The Peyrano name began to be linked to chocolate in 1920, when Antonio decided to transform the small workshop in Corso Moncalieri 47 into a chocolate shop.

The whole family threw themselves into the new business venture, starting with his father Giacomo, his sisters Lucia and Giovanna, who handled the packaging and sales, and his nephew Giacolin, who began working alongside his uncle in 1922.


Things were not easy at first. The Peyranos only had a few, basic pieces of machinery to work with: a roaster, a cocoa press, a brieuse (refiner) and a mortar. 

It wasn't until a few years later that the Galantini mechanical industry supplied the melangeur (mixer), which Antonio Peyrano had always refused, arguing that he didn’t yet have enough money to pay for it. 

Mr Galantini's confidence and respect for Antonio Peyrano stemmed from the fact that during his time at 'Capobianchi', Peyrano chose to give a discount to the company rather than pocket the percentage of the price for a supply of machinery, as was the practice among confectionery technologists in those days.

In the meantime, Peyrano chocolate was making a name for itself and, in 1938, Vittorio Emanuele III awarded the chocolate factory the coveted title of 'Supplier to the Royal House of Savoy'.

From a memoir that Giacomo Peyrano wrote in the 1980s:

"In June 1926, the Marchioness Dalla Valle di Pomaro, her Lady-in-Waiting to H.M. the Queen, came into our shop to buy a dozen boxes of chocolates; it was understood that we would send her the bill. When we told Uncle Antonio the astonishing news, he was outraged at our goodwill and said to us, "Fools!

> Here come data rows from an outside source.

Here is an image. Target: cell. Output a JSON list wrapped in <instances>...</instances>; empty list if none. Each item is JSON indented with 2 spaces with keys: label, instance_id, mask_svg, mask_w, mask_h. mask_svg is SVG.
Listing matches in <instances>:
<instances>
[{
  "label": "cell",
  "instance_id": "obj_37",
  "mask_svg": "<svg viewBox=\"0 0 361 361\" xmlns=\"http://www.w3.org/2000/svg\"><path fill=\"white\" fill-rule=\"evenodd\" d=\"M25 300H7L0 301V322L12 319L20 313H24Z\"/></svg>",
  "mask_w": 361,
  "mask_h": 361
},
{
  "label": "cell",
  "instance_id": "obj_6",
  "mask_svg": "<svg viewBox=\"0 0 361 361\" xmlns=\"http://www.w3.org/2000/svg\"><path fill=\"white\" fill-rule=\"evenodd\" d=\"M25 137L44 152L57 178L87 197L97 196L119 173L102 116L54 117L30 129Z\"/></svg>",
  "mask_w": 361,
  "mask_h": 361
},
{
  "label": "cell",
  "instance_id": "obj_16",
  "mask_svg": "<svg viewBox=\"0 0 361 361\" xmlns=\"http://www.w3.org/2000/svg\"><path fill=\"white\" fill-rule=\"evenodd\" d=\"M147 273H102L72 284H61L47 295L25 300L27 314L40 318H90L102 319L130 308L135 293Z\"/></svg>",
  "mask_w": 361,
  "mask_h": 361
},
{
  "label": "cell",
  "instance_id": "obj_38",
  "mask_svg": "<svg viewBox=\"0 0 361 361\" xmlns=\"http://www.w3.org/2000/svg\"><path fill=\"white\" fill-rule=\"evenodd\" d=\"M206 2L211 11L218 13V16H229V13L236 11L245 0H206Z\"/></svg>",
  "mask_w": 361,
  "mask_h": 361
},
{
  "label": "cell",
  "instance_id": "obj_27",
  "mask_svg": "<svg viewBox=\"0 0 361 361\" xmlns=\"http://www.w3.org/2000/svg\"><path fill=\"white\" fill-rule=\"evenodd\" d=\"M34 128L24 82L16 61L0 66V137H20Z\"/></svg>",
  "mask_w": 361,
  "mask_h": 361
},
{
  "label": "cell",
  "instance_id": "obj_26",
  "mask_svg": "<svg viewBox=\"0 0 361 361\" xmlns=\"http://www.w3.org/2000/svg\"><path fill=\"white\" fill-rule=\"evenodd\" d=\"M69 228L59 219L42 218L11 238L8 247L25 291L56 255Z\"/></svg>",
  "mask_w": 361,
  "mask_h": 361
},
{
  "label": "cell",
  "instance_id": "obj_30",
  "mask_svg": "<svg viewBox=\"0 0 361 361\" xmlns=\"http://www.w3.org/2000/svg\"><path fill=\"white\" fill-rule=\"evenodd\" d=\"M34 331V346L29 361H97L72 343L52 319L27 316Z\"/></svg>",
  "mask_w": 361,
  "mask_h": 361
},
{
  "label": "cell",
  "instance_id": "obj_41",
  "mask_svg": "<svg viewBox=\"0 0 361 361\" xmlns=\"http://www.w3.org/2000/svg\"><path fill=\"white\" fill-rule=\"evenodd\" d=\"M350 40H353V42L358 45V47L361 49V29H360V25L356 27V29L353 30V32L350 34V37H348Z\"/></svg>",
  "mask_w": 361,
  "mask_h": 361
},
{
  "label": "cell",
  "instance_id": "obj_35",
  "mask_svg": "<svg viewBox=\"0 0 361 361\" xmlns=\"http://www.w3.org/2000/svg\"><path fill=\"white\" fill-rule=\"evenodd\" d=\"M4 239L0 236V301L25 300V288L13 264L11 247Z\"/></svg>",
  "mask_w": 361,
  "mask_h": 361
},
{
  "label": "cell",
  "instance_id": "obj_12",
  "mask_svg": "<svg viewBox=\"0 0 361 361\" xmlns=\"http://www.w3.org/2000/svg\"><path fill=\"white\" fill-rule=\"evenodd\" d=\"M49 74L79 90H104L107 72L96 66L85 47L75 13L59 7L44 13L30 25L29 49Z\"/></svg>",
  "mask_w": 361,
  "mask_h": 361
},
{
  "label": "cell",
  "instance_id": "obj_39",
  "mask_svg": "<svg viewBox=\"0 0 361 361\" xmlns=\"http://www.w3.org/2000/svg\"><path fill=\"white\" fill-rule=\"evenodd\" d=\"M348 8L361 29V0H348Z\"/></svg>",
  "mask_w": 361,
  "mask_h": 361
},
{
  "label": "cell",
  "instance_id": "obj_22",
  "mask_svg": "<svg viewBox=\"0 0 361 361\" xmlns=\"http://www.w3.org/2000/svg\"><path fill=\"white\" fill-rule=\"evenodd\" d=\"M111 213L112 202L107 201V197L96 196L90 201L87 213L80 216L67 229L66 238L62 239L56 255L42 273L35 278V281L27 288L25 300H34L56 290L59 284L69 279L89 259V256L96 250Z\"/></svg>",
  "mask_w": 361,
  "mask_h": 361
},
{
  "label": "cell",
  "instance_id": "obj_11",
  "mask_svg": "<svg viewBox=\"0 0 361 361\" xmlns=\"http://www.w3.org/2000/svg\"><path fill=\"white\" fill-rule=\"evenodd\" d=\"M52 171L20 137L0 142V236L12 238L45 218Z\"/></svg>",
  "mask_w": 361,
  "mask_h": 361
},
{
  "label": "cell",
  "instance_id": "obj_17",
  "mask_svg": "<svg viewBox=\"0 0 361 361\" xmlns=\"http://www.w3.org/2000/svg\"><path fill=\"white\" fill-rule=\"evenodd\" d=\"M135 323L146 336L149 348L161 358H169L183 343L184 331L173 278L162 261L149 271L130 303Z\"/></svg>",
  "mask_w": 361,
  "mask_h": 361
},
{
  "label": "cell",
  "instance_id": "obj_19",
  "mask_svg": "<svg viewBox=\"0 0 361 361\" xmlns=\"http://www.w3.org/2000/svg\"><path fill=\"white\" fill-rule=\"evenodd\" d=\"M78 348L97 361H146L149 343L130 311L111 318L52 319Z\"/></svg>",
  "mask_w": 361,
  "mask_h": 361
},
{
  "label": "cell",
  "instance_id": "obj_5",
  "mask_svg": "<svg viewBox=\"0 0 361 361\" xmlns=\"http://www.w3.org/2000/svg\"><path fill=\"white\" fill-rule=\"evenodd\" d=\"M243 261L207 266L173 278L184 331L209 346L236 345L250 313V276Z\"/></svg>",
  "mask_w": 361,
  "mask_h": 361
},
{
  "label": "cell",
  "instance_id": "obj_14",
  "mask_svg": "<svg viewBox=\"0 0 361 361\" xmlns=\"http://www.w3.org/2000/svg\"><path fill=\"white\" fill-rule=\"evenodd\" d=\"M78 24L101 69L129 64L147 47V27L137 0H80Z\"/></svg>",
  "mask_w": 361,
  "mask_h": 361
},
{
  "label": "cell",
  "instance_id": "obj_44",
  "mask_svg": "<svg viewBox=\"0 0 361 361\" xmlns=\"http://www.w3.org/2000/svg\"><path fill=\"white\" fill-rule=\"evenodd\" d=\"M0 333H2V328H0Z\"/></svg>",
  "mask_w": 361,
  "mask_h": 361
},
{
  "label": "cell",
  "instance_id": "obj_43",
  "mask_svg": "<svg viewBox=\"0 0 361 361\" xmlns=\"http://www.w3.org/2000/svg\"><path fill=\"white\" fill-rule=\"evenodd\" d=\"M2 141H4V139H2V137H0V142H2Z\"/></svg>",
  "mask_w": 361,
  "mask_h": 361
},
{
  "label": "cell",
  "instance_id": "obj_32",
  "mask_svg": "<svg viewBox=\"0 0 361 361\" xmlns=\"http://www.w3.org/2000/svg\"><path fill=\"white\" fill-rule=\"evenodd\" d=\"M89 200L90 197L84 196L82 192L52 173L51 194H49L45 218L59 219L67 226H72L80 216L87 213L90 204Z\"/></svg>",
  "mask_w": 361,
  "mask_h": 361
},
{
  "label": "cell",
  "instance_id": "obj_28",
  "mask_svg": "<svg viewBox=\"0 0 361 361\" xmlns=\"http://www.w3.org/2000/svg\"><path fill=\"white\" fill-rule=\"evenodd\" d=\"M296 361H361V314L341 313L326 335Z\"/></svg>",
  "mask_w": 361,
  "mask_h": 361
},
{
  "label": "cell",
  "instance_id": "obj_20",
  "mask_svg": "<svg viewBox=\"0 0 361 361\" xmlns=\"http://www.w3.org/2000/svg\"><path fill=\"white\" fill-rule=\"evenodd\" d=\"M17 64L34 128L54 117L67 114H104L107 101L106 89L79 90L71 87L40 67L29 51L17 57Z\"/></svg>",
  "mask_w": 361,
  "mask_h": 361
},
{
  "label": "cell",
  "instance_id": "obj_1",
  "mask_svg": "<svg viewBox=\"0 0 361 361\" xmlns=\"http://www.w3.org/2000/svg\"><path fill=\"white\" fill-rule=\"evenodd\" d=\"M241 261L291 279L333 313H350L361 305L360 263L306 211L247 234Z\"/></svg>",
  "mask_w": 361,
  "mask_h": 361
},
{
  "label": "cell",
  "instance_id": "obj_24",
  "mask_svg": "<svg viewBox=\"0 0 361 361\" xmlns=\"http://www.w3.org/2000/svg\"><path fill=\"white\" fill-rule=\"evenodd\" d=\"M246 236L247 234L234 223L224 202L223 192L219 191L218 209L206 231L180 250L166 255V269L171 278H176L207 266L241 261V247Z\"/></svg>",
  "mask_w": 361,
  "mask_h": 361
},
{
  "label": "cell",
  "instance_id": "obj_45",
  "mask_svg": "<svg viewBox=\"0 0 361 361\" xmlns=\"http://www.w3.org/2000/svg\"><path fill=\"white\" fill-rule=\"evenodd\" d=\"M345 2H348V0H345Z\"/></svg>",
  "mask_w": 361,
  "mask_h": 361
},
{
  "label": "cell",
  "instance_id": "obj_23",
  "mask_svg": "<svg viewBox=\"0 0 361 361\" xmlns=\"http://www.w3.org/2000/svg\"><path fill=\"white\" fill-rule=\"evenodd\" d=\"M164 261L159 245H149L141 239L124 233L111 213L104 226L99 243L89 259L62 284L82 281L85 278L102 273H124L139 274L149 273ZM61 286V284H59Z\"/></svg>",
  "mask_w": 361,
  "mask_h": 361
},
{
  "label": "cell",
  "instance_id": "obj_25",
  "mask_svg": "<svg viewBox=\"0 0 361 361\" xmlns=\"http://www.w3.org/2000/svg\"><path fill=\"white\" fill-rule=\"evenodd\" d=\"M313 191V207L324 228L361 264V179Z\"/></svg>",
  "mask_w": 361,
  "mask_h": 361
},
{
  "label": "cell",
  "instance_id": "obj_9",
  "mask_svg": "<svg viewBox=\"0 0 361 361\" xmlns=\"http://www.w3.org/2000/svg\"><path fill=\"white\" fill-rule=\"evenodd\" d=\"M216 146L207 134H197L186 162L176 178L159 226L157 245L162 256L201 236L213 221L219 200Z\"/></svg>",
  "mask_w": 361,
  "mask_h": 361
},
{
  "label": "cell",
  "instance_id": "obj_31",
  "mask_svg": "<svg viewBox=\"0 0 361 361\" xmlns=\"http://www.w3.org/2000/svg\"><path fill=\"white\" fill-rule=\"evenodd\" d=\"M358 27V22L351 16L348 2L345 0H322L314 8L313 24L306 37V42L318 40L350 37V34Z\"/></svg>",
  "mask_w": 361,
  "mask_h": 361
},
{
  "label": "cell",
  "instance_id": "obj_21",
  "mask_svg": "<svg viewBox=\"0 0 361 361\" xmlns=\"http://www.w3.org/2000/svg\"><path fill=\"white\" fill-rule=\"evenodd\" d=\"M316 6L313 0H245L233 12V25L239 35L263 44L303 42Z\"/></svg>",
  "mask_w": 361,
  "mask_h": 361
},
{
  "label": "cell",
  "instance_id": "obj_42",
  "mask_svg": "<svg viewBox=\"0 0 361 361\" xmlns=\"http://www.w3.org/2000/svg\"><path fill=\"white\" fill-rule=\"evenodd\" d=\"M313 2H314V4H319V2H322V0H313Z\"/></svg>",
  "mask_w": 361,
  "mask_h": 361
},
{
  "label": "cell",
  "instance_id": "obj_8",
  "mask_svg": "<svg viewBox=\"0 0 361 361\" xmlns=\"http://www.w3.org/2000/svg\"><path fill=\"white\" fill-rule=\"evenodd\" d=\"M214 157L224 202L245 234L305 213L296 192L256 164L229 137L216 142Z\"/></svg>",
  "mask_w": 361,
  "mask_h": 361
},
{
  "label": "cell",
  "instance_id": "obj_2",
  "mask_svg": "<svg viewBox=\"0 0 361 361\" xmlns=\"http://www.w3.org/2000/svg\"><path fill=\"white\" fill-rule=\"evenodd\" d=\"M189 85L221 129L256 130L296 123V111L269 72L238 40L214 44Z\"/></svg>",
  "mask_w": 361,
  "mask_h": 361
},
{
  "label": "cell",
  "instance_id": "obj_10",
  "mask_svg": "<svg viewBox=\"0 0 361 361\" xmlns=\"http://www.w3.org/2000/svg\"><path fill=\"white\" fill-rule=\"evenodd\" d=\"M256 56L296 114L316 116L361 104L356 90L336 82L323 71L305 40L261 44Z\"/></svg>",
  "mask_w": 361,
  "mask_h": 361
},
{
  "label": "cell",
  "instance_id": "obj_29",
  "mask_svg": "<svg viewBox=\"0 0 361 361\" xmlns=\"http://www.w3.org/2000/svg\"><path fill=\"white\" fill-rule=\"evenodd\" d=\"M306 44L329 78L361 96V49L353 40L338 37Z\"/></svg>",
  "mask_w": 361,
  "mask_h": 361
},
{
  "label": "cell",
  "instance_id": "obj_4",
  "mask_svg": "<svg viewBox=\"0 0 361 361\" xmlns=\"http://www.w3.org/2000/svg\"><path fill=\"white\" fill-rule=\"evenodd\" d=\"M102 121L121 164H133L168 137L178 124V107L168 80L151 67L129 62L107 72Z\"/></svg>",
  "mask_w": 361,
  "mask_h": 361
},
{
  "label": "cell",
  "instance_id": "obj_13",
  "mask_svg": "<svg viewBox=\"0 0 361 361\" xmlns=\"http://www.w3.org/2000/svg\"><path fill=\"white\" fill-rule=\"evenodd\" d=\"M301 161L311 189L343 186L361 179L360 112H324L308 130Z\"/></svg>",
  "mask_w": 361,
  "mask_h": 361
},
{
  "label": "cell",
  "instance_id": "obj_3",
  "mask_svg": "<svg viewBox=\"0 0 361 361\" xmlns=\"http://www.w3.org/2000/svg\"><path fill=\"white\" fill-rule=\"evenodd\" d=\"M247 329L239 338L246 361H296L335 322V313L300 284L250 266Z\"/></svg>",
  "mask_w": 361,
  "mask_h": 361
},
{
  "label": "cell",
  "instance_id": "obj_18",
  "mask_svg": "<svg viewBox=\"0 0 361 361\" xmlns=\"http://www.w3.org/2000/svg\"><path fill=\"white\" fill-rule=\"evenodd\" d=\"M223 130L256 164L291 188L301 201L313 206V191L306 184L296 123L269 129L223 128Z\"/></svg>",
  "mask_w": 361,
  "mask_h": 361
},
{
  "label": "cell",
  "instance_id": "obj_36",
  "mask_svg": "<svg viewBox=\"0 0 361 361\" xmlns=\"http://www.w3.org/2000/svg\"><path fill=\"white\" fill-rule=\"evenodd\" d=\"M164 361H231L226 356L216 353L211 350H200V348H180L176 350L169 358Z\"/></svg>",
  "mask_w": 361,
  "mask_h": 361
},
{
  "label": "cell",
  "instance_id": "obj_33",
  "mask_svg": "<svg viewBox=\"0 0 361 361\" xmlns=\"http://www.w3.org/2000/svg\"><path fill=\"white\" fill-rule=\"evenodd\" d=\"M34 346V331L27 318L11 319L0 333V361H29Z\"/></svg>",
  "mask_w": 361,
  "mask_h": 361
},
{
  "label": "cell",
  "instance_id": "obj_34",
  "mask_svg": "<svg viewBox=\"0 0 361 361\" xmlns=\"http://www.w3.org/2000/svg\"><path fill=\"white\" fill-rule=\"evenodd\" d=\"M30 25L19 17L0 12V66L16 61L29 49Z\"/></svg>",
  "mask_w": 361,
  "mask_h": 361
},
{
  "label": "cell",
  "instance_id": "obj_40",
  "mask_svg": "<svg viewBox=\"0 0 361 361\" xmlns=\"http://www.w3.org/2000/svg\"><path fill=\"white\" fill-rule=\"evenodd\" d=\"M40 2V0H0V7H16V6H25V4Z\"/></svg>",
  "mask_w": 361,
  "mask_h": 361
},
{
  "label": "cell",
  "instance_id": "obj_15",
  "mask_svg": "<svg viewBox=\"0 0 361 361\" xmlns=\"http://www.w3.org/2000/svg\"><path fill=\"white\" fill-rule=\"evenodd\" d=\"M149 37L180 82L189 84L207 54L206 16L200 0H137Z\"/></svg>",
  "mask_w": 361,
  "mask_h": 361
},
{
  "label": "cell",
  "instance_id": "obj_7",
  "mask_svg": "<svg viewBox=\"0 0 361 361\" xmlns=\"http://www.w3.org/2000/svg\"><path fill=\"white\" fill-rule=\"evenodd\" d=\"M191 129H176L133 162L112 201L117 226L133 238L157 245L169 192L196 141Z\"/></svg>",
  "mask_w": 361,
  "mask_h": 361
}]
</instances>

Do you really think the Queen would send someone to buy chocolates from us...?” Filled with misgivings, that same evening Aunt Lucia and my mother Giovanna went to Via Carlo Alberto, where the Marchioness lived, where they discovered that the order was genuine, and returned home jubilant". 

After the founder's death in 1926, his nephew Giacomo took up the reins with his mother Giovanna and wife Angiola.

In 1950 and 1953, Giacomo, with the help of his son Giuseppe, decided to introduce new varieties with different shapes and flavours to the classic chocolates.

The result was the creation of "noci" (walnuts), "nocciole" (hazelnuts), "mandorle" (almonds), "conchiglie" (shells), "cuori Romeo e Giulietta" (Romeo and Juliet hearts) and many other chocolates. 

In the 1950s post-war period, Italy enjoyed a period of strong economic growth.

Peyrano seized the opportunity to reorganise and boost sales without ever failing to meet the same high-quality standards.

The Cultural Boom of the 1980s and 1990s

During the 1980s, the production facilities were again upgraded and the company focused more on communication.

A close affinity was created between haute couture and Peyrano chocolate: the iconic pralines were always on offer during the fashion shows in the ateliers of the great Italian fashion designers.

Vogue Italia itself regularly used Peyrano products to honour its top clients, just as the most luxurious hotels made it a habit to always leave a Peyrano chocolate on their guests' bedside table.

The chocolate and design combination was consolidated in the 1990s with the design of some special packaging by the creative talents of prominent designers like Ettore Sottsass, Alessandro Mendini, Riccardo Dalisi, David Palterer, Lorenzo Sabbatini and many others.



Peyrano now...

Since 2019, the business and its traditions have been overseen by Turin-based entrepreneur Alessandro Pradelli.

The philosophy is to act as a "custodian of tradition while introducing innovative elements" with respect for the artisan process. 

The laboratory in Corso Moncalieri 47, which occupies an area of about 1800 square metres in the centre of Turin, was radically overhauled in 2021 and remains the company's production centre.  

All Peyrano's chocolate processes start with the selection of the cocoa beans, which the Master Chocolatiers work on in the following steps: roasting, grinding and removal of the skin, mixing the different varieties of cocoa with sugar, refining, conching, coating and packaging. 

Attention to detail and the artisan nature of the product are two cornerstones of the Peyrano philosophy.

The different types of packaging are prepared and wrapped by hand with meticulous precision and elegance, and at the same time the R&D team continues to study new recipes to add to the ever-present traditional ones.